Но вот гаражи, витрины магазинов бытовой техники и хозяйственных принадлежностей кончились. Лютую зависть вызывают у меня эти стиральные и посудомоечные машины новейших фасонов, электрические пилы, лобзики, дрели и шлифовальные машины, кухонные комбайны, садовые тракторы и мотоблоки, похожие на аппаратуру иллюзионистов в цирке — никель и яркая краска. А какой садовый инвентарь — лопаты, грабли, вилы, мотыги — с ручками, так же тщательно отделанными, как епископские посохи и маршальские жезлы! Впрочем, у нас на родине это все тоже есть, но здесь будто видишь первоисточник. А какой интерес эти предметы и механизмы вызвали бы у Ломоносова и Пастернака! Одного захватывала причинно-следственная связь, механика и взаимодействие, его ум парил над явлениями природы, рычагами жизни, и докапывался до причин. Другой, который ближе к нашему времени и в детстве не вкусил соленого пота и мышечного напряжения, того, что мы называем простой работой, как ни странно, любил физический труд, садовый инвентарь, любил, раздевшись до трусов, работать в огороде. Воистину, великие люди всегда странные.
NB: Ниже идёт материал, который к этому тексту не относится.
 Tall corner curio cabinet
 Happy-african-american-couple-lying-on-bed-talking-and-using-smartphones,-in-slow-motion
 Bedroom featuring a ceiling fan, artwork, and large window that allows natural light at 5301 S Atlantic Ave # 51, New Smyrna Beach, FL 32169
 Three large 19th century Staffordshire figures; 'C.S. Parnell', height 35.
Выставка изобретений человеческого гения, отлитого в бытовые формы, завершилась, и сразу перед зевакой, как везде в пунктуальной Германии, гроздь светофоров, указателей, которые в таком небольшом городе имеют скорее символическое значение, и — некоторое свободное пространство. Шоссе здесь делает развилку и уходит дальше, в какие-то германские просторы, одно ответвление поворачивает направо, к зданию вокзала, а другое налево и, как бы по малому кольцу, возвращается в город.
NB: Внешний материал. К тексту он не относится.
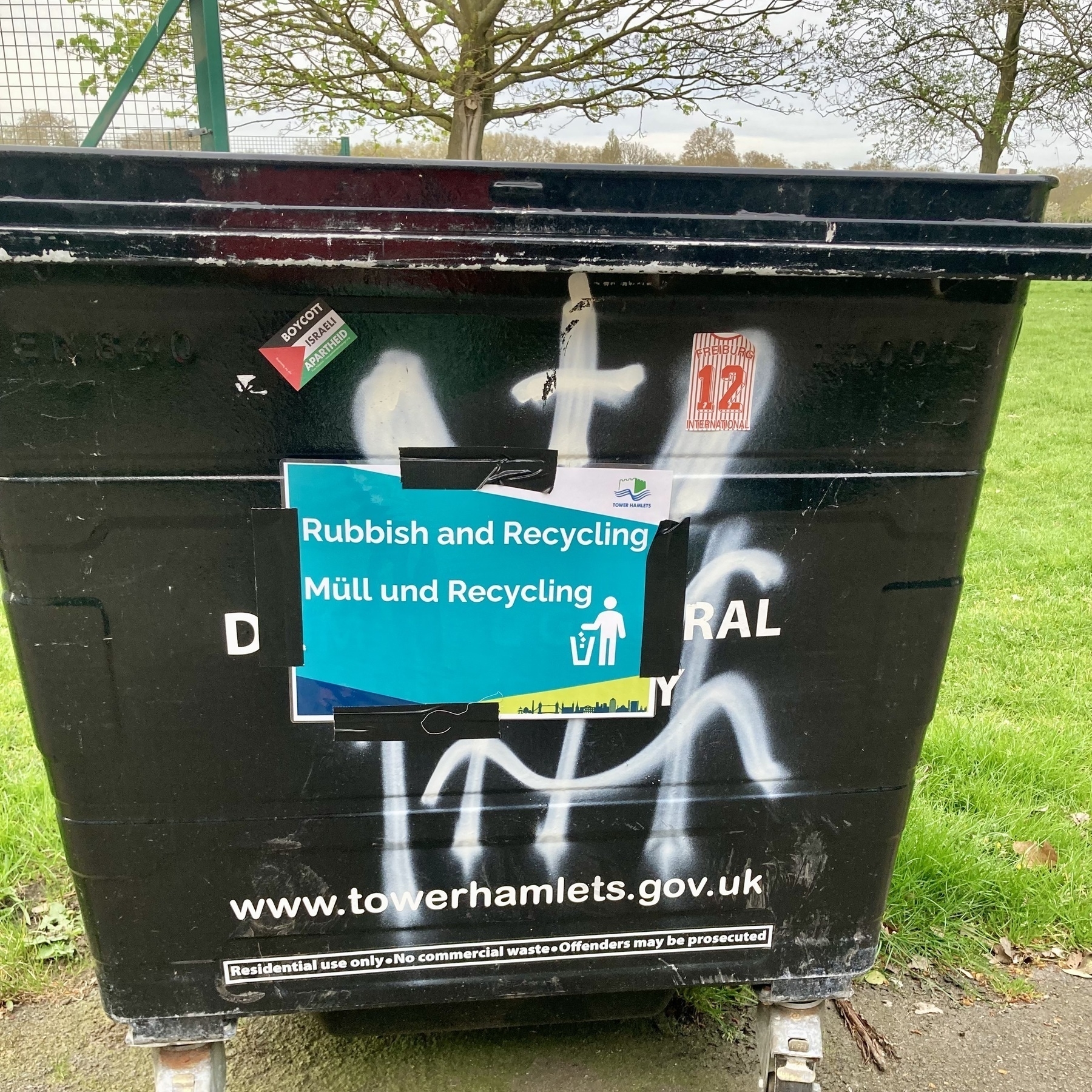 A black dumpster with a multilingual notice in English and German, and a Free Palestine sticker
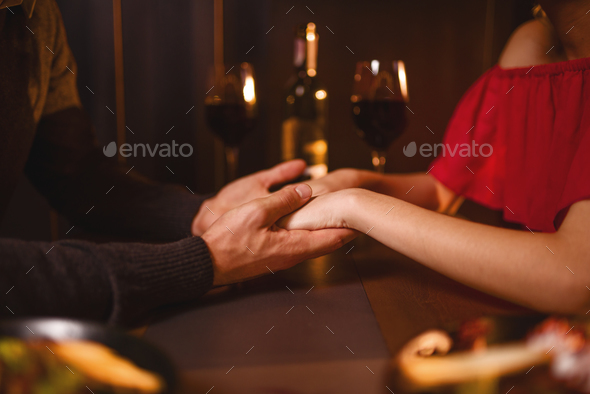 Love couple in restaurant, romantic evening Stock Photo by NomadSoul1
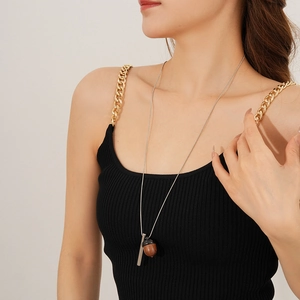 Close-up of long necklace featuring silver bar and dark brown wooden acorn pendant
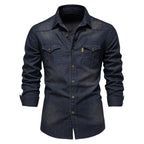 A dark indigo denim long-sleeve button-up shirt with two chest pockets and brown buttons, shown on a white background.
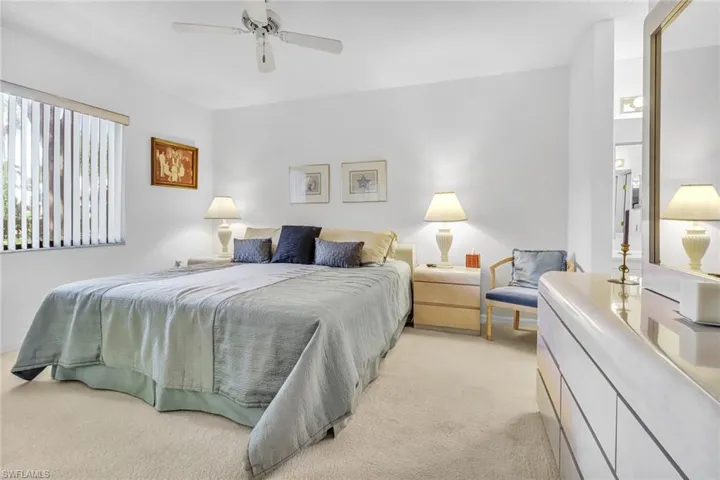 Carpeted bedroom featuring ceiling fan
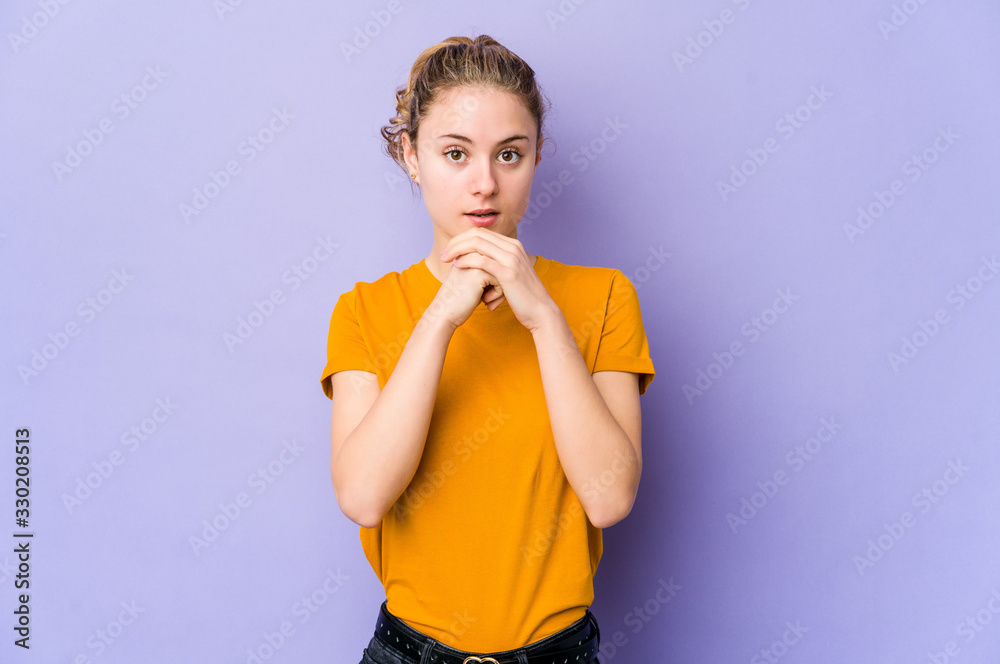 Young caucasian woman on purple background praying for luck, amazed and opening mouth looking to front. Young caucasian woman on purple background praying for luck, amazed and opening mouth looking to front.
Но все-таки пока пойдем направо, к вокзалу. Может быть, этот вокзал сделать неким обрамлением моей лекции? Важно ведь не то, что ты читаешь студентам, какие факты приводишь, а как эти факты и весь образ лекции и лектора изменяют сознание слушателя, вызывают в нем внутреннюю работу. Скользят по сознанию или “заводят мыслительный механизм”?
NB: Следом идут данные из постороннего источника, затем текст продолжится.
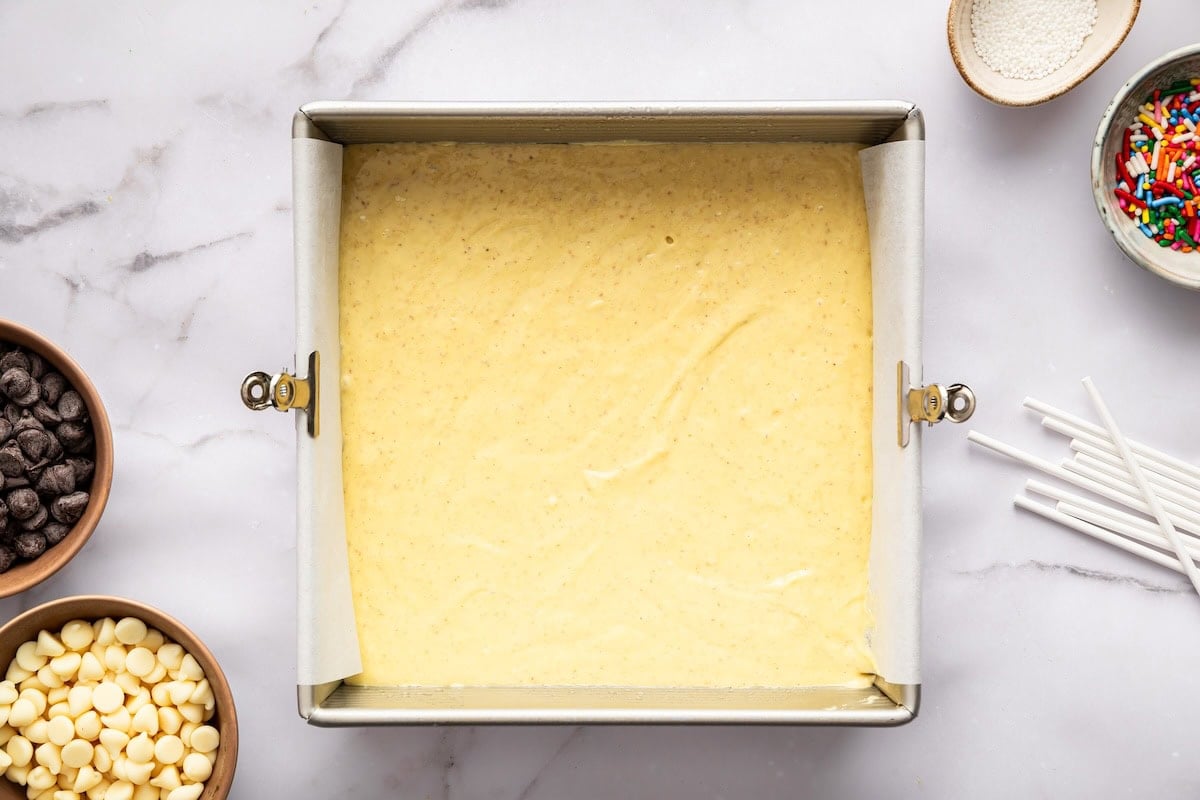 Cake batter spread evenly in a square pan before baking.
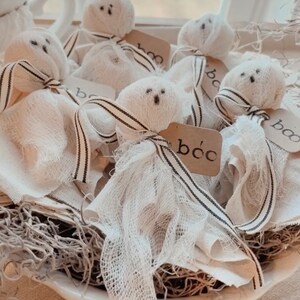 May include: A white bowl filled with white fabric ghosts with black eyes and mouths. Each ghost has a small brown tag with the word "boo" written on it. The ghosts are sitting on a bed of brown dried moss.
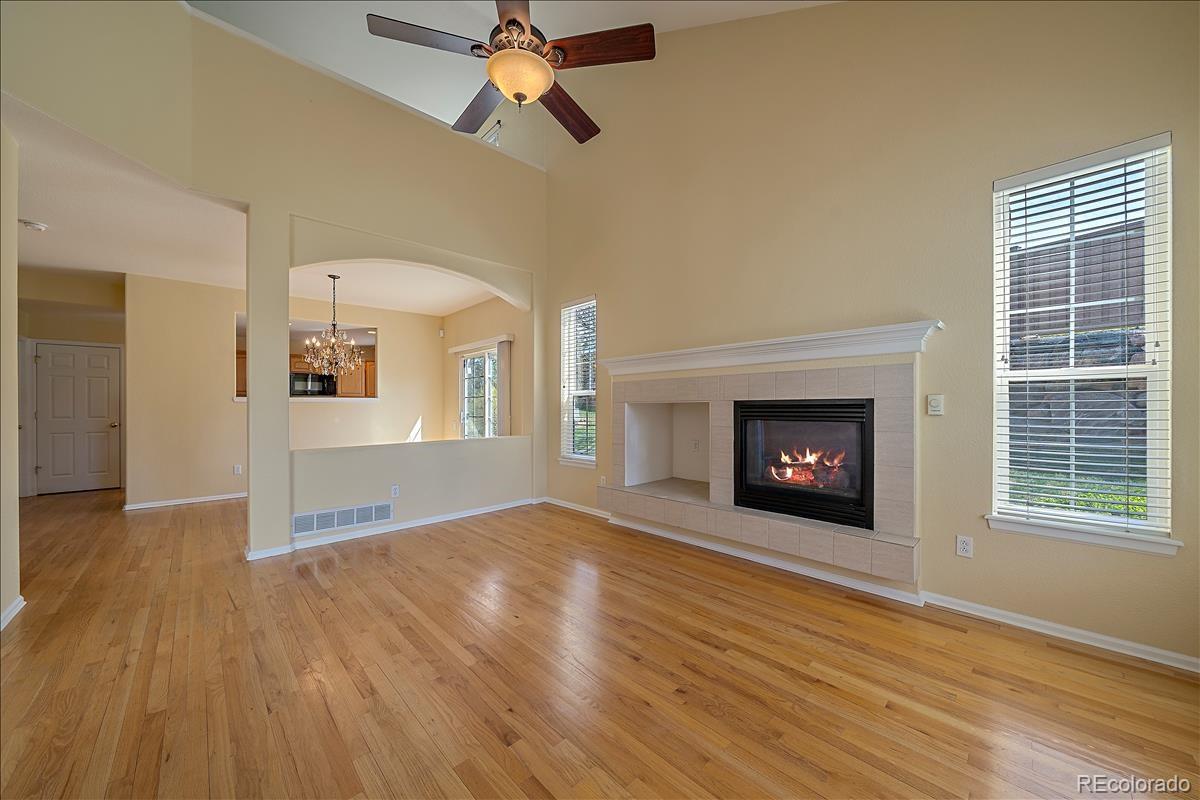 6310 Trailhead Road Highlands Ranch, CO 80130 - Photo 3 of 23 a view of an empty room with a fireplace and a window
Вглядимся попристальнее в здание вокзала, отчасти похожее на летний павильон в Петергофе. И нечего воротить нос, ссылаться на свое историческое чутье и последнюю войну, во время которой союзники во многих городах Германии не оставили камня на камне. Марбург не бомбили ни разу, будто чья-то воля распорядилась, чтобы ни одна бомба не упала на эту средневековую сказку. Так что вокзал почти наверняка “тот”, и те же перспективы города открываются отсюда, что и сто, и двести лет назад. И та же улица идет от вокзала… Когда, перебравшись через мост, она повернет у здания почтамта и через пару сотен метров остановится в изумлении перед первым в Германии готическим протестантским храмом — церковью святой Елизаветы, — будет смысл задуматься, почему Марбург не бомбили. Но это моя догадка. А пока стоит получше вглядеться и в здание вокзала, и в ступени ведущей к нему лестницы. Этот вокзал в жизни Пастернака и всей русской литературы имеет огромное значение.
В начале мая 1912 года, очень скромно одетый — на нем серый отцовский костюм пошива 1891 года (зафиксировано документально), — по этим ступеням сбежал только что приехавший сюда молодой человек, чьим именем через полвека в городе назовут одну из улиц. Эпитет “скромный” тут не случаен, в нем нет намерения приблизить к нам великого человека. Его вторая жена, Зинаида Николаевна Нейгауз, оставившая после себя замечательные мемуары, пишет об удивительной скромности мужа: он, раздавая много денег в качестве материальной помощи, “жался”, когда дело касалось его одежды. В его гардеробе последних лет любимыми были две курточки — одну из них, “праздничную”, привез из-за границы, после конкурса, сын-пианист, а другая была рабочая. Похоронили поэта в черном парадном костюме его отца — опять эти фамильные вещи, “родовая кожа”, — привезенном в качестве наследства из Лондона Алексеем Сурковым, который очень сдержанно, почти отрицательно говорил о поэте на Первом, учредительном, съезде писателей. Тут возникает тема эмиграции Пастернаков — отца, матери, сестер. Надо ли усложнять лекцию и рассказывать об этом, надо ли объяснять, почему сам поэт не поехал с ними?